I didn’t enter fish again until 2002 when seven of us from High Hill formed The Traditional Surfcasters, and by then I had my answer. Even without competition, the lust for surf fishing remained. My adrenalin flowed each time I hooked a fish, I still went fishing in the rain and wind, I planned every trip meticulously, my stomach still turned over as I drove past a great looking spot, etc. Happily, I concluded that the most important thing to me about fishing wasn’t competition, rather the joy of anticipating the catch and the fun of being immersed in Nature while catching fish. I had cycled back to the beginning when all I cared about was the sport and catching fish.

trophy
It’s no trophy, but a darn good fish that any surf rat would love to catch. A Ross Squire photo.

Process Over Results

I think when I was a trophy hunter, I focused on results to the exclusion of the joys of the sport. I was typically so focused on catching big fish that I sometimes didn’t realize what was happening around me, and that can be dangerous. So, in my dazed state, I let an 11-foot stingray get behind me without noticing. Had it spooked and took off quickly it could have knocked me down into the strong inlet currents and I’d been swept away. Or the time a boat almost ran me over, or the shark that was measuring me for dinner. Perhaps it was these experiences that was part of what caused me to begin re-evaluating my surf fishing philosophy in 1998.

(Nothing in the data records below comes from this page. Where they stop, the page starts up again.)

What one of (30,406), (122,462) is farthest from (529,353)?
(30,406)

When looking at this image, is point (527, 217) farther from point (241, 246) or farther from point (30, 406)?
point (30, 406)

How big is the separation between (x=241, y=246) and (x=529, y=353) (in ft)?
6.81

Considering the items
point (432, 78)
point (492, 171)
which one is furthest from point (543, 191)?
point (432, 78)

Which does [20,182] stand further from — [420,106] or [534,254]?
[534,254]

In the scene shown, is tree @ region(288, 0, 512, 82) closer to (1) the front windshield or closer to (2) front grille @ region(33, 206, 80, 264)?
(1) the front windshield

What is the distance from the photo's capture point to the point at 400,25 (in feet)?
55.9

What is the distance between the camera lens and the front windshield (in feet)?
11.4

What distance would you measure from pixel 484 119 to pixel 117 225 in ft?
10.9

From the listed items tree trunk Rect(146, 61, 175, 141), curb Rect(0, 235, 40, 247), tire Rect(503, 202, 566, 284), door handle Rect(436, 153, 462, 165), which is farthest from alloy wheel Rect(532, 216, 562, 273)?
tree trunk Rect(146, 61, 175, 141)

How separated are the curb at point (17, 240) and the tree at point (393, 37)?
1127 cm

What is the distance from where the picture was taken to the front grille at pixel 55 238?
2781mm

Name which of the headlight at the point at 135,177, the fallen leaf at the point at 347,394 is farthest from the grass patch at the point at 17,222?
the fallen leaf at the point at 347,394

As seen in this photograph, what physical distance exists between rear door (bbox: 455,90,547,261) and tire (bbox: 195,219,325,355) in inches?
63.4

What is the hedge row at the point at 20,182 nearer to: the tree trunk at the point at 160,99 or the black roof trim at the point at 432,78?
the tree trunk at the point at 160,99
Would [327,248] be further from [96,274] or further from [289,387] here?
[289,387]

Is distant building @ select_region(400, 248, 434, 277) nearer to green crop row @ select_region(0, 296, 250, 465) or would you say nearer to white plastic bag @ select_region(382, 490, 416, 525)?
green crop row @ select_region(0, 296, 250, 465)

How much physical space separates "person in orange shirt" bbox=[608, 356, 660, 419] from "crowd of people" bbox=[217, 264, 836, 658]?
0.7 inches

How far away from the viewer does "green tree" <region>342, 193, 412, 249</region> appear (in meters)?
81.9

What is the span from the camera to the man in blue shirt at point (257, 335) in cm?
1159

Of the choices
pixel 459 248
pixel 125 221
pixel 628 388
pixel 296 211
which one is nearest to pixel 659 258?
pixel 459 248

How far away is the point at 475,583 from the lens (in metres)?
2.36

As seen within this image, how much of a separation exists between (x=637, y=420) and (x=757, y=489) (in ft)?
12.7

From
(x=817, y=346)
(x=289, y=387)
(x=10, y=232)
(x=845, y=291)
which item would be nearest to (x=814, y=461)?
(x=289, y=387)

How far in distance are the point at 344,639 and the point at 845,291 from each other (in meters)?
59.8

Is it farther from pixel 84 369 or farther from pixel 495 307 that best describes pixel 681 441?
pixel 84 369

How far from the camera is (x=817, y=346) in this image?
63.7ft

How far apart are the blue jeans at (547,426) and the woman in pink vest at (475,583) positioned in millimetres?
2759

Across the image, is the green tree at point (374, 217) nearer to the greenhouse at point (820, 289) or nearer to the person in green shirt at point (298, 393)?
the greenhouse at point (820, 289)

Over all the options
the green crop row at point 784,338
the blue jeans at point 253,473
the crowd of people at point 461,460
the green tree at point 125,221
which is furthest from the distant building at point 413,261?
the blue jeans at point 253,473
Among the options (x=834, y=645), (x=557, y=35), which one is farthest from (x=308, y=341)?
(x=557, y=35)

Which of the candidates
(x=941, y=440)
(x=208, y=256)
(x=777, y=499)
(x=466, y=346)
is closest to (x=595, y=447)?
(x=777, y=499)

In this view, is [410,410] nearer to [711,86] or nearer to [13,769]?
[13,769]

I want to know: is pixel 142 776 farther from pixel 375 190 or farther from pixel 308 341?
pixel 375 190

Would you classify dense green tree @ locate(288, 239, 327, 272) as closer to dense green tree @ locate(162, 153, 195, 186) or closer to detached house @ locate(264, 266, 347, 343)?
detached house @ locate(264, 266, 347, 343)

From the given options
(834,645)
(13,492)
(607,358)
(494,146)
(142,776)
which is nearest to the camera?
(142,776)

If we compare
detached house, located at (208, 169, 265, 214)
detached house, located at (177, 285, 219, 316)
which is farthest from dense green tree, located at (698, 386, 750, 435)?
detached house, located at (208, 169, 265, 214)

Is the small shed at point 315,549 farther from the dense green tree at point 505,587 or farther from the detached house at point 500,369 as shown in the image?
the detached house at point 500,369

Therefore, in the period 1998-2002 I started to reconnect to the others aspects of surf fishing, and how much they meant to me. Suddenly I once again heard the sound of crashing waves, the cries of seagulls, and the whine of the wind over my line—all these and more melding into a symphony for my ears. I simply cannot understand people with ear buds listening to music while fishing, when there’s natural music all around them. Not to mention that it’s dangerous when you can’t hear what’s coming.

Now, I see the incredible colors of twilight again, including tangerine skies at dusk and gold-gilded gray clouds at dawn, as Nature creates paintings more beautiful than any painter can. Have you ever noticed how sand grains sparkle in so many ways, or the ballet of vast flocks of birds following fish on the horizon? All of this reminded me that I once thought of my surf spots as cathedrals where I could think more clearly than any other place. In Nature’s cathedrals I sometimes offer a prayer of thanks to be so lucky to be passionate about this incredible sport. Happily, I’m once again immersed in surf fishing, and although I love boat fishing too, there’s something about that surf that beckons me home.

Advice

As I contemplate my journey through many years of surf fishing and categorize the phases I’ve moved through, I realize that many aspects of my adult life have been framed by them. Some people resist change; I guess we all do, but perhaps we can change more easily than we think, although doing so will we require we be open to it, and willing to seize opportunities when they come along. When I joined High Hill, I had no idea where that simple act would lead, and indeed it has been the vehicle for my progress through many phases of surf fishing; all of which have been great fun. So, I offer this advice. When an opportunity comes along, push your concerns aside and say yes, because opportunities usually bring with them great adventures.